Pflichtaufgabe a
Kannst du aus dem Text zur Verfassungsgeschichte die Passage wörtlich zitieren, die bei „Das GG ist gleichsam“ beginnt und bei „Gesellschaft angepaßt hat.“ endet?

━━━

Verfassungsgeschichtlicher Aspekt

Das GG ist gleichsam als "Antwort" auf die Erfahrungen mit der nationalsozialistischen Herrschaft entstanden und manche Hervorhebungen und/oder Eigentümlichkeiten (etwa gegenüber den Verfassungen in anderen Staaten) sind nur unter diesem Aspekt zu verstehen. Die Geschichte der Verfassungsänderungen innerhlab der letzten 50 Jahre zeigt, wie man immer wieder die Verfassung an die neuen Gegebenheiten von Staat und Gesellschaft angepaßt hat.

Ein schönes Beispiel für die "Gebundenheit" der Verfassung an den geschichtlichen Zeitrahmen, innerhalb dessen sie entstanden ist, ist die Frage der Wirtschaftsordnung. Zur Erinnerung: Nach Kriegsende wurde (nicht nur) in Europa der Kapitalismus als Wirtschaftsordnung kritisiert (siehe dazu auch das Ahlener Programm der CDU 1947), linke Parteien und Regierungen waren in Europa zahlreich vertreten. Bei der Debatte um eine Wirtschaftsordnung in der künftigen Verfassung Westdeutschlands klammerte man (d.h. die Parteien) diese Frage aus; die CDU und FDP gingen von der damaligen wirtschaftlichen Realität (eben den weiterhin funktionierenden und vor allem durch die Währungsreform beflügelten Kapitalismus) aus und dachten sich, man könne sich einen entsprechenden Passus im GG sparen, weil ja schon die Entwicklung Fakten geschaffen habe. Die SPD dachte wiederum hingegen, wenn man erst eine Verfassung habe und damit eine gewisse Souveränität, könne man hinterher die Dinge ändern.

━━━

Pflichtaufgabe b
Welche Zeilen der Datensätze unten enthalten die Zeichenfolge „furthest“? Extrahiere jede davon vollständig und achte dabei auf Groß- und Kleinschreibung.

Datensätze
━━━

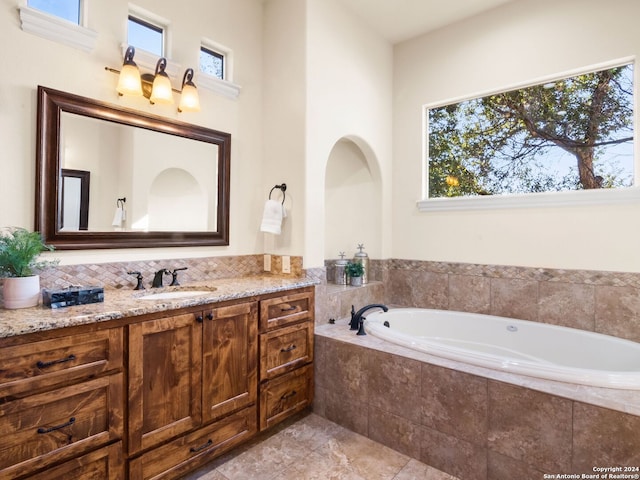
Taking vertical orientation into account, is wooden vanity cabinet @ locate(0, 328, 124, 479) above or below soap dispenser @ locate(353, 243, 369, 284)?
below

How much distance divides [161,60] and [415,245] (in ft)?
8.21

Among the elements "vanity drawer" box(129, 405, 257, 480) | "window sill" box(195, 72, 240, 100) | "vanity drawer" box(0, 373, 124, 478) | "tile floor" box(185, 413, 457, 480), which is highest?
"window sill" box(195, 72, 240, 100)

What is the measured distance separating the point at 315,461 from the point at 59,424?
1.29 meters

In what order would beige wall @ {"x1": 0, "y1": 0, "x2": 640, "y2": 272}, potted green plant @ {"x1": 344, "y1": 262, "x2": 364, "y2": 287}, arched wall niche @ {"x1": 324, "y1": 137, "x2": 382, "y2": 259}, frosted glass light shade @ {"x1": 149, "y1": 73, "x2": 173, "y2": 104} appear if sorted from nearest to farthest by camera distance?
frosted glass light shade @ {"x1": 149, "y1": 73, "x2": 173, "y2": 104}, beige wall @ {"x1": 0, "y1": 0, "x2": 640, "y2": 272}, potted green plant @ {"x1": 344, "y1": 262, "x2": 364, "y2": 287}, arched wall niche @ {"x1": 324, "y1": 137, "x2": 382, "y2": 259}

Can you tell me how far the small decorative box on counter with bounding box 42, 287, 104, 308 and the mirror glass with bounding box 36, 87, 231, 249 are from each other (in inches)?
14.0

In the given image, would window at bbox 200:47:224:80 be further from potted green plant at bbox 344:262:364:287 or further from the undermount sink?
potted green plant at bbox 344:262:364:287

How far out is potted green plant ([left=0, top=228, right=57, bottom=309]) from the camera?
5.07 feet

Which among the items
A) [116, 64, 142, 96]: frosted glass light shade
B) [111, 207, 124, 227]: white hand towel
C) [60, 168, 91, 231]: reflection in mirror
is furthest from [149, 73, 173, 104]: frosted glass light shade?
[111, 207, 124, 227]: white hand towel

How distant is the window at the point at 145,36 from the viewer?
7.07 feet

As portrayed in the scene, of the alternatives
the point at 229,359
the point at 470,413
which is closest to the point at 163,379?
the point at 229,359

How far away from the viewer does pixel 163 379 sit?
5.63ft

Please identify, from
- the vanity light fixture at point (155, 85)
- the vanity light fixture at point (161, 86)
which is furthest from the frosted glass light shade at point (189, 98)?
the vanity light fixture at point (161, 86)

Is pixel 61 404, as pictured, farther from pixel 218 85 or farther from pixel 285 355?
pixel 218 85

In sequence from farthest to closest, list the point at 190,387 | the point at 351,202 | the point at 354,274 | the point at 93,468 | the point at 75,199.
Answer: the point at 351,202, the point at 354,274, the point at 75,199, the point at 190,387, the point at 93,468
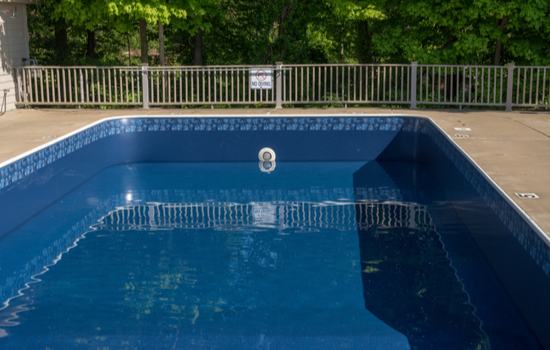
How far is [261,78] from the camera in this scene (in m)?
11.7

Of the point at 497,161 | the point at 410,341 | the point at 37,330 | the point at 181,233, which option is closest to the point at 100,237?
the point at 181,233

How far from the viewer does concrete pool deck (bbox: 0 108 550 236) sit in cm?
555

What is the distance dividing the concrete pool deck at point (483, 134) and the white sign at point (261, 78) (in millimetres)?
566

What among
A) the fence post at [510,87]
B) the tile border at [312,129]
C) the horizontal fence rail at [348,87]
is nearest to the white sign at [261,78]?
the horizontal fence rail at [348,87]

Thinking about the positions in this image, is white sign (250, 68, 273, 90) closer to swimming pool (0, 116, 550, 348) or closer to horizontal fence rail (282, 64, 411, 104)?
horizontal fence rail (282, 64, 411, 104)

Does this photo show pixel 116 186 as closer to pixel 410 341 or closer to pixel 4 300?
pixel 4 300

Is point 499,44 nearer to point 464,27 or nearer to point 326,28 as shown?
point 464,27

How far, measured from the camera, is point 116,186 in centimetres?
853

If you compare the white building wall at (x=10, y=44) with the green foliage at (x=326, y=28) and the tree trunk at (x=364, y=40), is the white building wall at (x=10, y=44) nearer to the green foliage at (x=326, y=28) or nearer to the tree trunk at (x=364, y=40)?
the green foliage at (x=326, y=28)

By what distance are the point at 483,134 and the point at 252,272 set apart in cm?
442

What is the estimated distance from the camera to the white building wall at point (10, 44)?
1153 centimetres

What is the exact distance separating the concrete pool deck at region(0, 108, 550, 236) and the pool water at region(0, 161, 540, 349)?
73 centimetres

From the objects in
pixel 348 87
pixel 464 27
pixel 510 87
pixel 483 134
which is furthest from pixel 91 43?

━━━

Übungsergebnis a
Das GG ist gleichsam als "Antwort" auf die Erfahrungen mit der nationalsozialistischen Herrschaft entstanden und manche Hervorhebungen und/oder Eigentümlichkeiten (etwa gegenüber den Verfassungen in anderen Staaten) sind nur unter diesem Aspekt zu verstehen. Die Geschichte der Verfassungsänderungen innerhlab der letzten 50 Jahre zeigt, wie man immer wieder die Verfassung an die neuen Gegebenheiten von Staat und Gesellschaft angepaßt hat.

Übungsergebnis b
is furthest from [149, 73, 173, 104]: frosted glass light shade?
which is furthest from the frosted glass light shade at point (189, 98)?
which is furthest from pixel 91 43?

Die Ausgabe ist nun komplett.